AIM OF THE TASK =
Starting from the line with "The Ultimate Commentary" and going up to and including the line with "The Western Wall- a flash point.", copy the listing below exactly. Leave all images out.

LISTED ENTRIES =

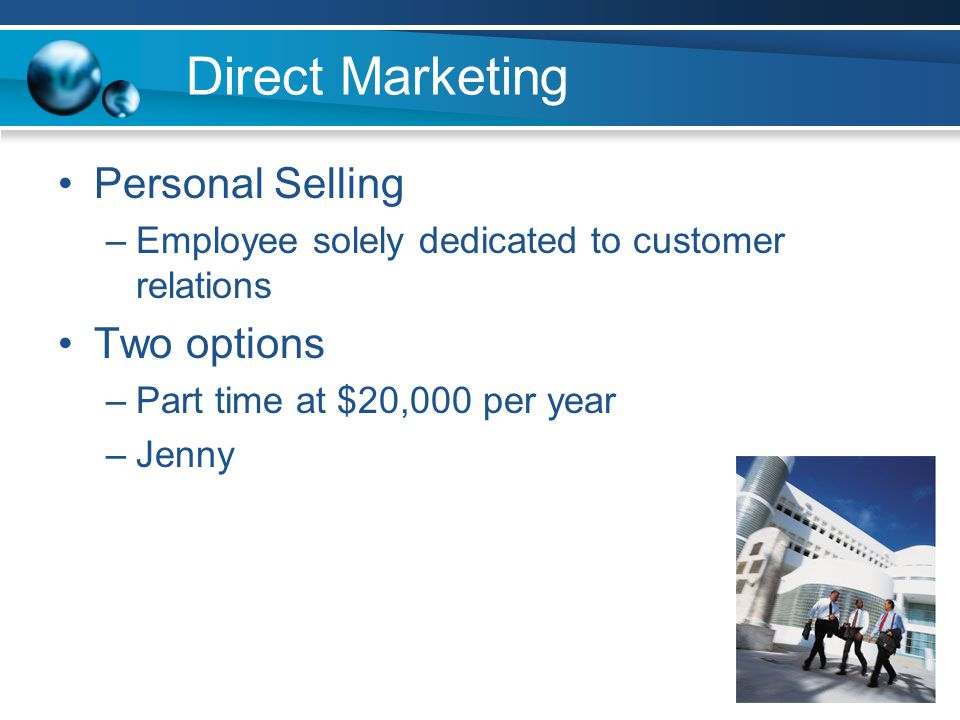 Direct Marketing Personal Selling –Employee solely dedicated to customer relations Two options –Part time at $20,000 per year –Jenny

==

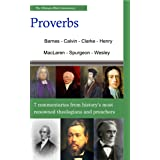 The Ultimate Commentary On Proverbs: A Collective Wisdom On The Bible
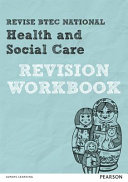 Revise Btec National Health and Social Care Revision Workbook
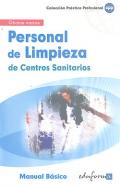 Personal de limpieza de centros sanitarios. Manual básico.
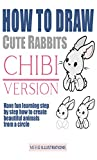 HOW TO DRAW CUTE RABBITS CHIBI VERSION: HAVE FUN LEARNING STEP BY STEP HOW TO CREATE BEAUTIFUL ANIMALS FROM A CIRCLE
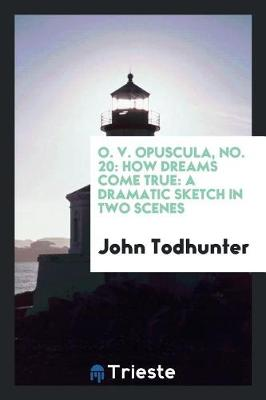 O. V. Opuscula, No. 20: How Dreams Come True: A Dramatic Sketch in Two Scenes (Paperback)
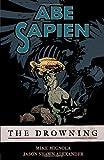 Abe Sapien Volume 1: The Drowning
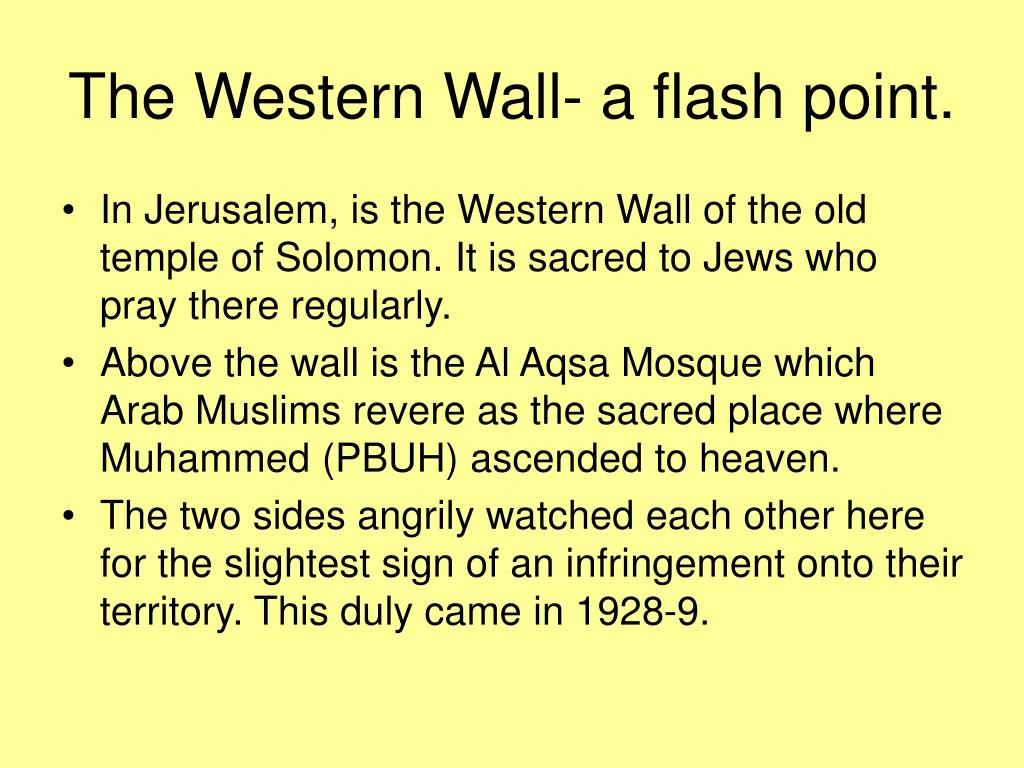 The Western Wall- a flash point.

* * *

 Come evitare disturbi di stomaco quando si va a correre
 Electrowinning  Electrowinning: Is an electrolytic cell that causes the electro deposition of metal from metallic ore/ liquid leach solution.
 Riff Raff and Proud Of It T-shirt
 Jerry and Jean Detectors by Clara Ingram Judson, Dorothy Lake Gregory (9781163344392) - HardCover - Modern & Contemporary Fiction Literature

WRITTEN REPLY =
 The Ultimate Commentary On Proverbs: A Collective Wisdom On The Bible
 Revise Btec National Health and Social Care Revision Workbook
 Personal de limpieza de centros sanitarios. Manual básico.
 HOW TO DRAW CUTE RABBITS CHIBI VERSION: HAVE FUN LEARNING STEP BY STEP HOW TO CREATE BEAUTIFUL ANIMALS FROM A CIRCLE
 O. V. Opuscula, No. 20: How Dreams Come True: A Dramatic Sketch in Two Scenes (Paperback)
 Abe Sapien Volume 1: The Drowning
 The Western Wall- a flash point.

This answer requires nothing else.